▶

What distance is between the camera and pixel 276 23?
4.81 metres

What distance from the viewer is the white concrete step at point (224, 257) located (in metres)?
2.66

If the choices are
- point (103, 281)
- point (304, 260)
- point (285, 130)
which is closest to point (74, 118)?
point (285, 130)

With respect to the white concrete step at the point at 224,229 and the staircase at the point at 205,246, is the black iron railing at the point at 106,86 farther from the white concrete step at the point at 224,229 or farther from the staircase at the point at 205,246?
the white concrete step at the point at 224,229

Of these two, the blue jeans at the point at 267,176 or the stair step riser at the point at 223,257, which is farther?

◀
▶

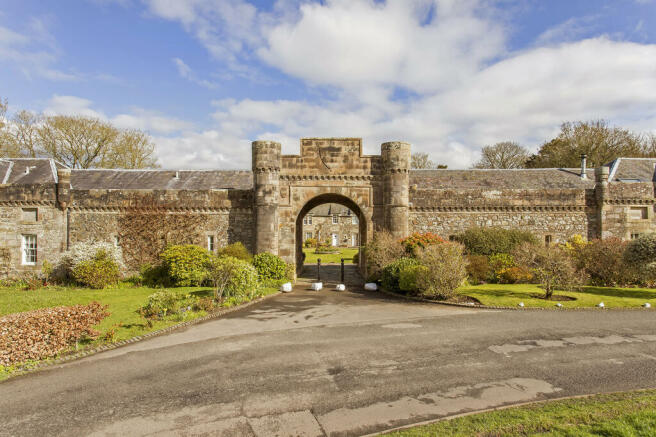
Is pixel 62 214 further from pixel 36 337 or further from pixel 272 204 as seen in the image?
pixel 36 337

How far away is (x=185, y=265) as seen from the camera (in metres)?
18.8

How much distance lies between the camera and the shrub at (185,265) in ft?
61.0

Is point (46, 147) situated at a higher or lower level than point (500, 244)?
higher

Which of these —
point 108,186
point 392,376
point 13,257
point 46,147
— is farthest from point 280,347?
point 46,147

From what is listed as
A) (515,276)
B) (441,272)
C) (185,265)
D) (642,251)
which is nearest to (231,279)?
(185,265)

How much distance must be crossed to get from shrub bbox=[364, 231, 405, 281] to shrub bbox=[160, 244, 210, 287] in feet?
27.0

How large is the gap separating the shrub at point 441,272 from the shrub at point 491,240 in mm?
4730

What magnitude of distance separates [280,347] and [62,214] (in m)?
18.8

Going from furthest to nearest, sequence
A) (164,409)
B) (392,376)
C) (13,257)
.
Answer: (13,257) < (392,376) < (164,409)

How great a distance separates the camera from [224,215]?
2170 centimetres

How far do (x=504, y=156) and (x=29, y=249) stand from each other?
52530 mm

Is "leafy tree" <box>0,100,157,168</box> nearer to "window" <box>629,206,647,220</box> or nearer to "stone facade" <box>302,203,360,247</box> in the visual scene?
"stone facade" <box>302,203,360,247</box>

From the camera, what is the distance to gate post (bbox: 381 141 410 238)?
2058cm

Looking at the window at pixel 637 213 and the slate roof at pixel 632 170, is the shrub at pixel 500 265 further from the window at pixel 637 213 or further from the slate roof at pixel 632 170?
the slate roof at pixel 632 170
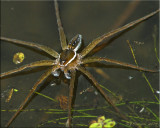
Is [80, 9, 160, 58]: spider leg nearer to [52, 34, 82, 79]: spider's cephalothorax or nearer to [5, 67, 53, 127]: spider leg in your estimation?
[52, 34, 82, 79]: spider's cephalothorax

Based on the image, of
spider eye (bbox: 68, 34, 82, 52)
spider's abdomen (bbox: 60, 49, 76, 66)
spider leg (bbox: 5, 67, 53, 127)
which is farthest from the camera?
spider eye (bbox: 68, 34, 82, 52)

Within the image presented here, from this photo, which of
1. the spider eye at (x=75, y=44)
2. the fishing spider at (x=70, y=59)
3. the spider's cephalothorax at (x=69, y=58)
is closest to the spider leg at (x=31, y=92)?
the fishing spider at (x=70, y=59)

◀

OBJETIVO: Filtra el listado y conserva únicamente las líneas donde figure la palabra "these", copiadas tal cual.

SOLUCIÓN DEL EJERCICIO:
Of these two, the blue jeans at the point at 267,176 or the stair step riser at the point at 223,257, which is farther?
Which of these —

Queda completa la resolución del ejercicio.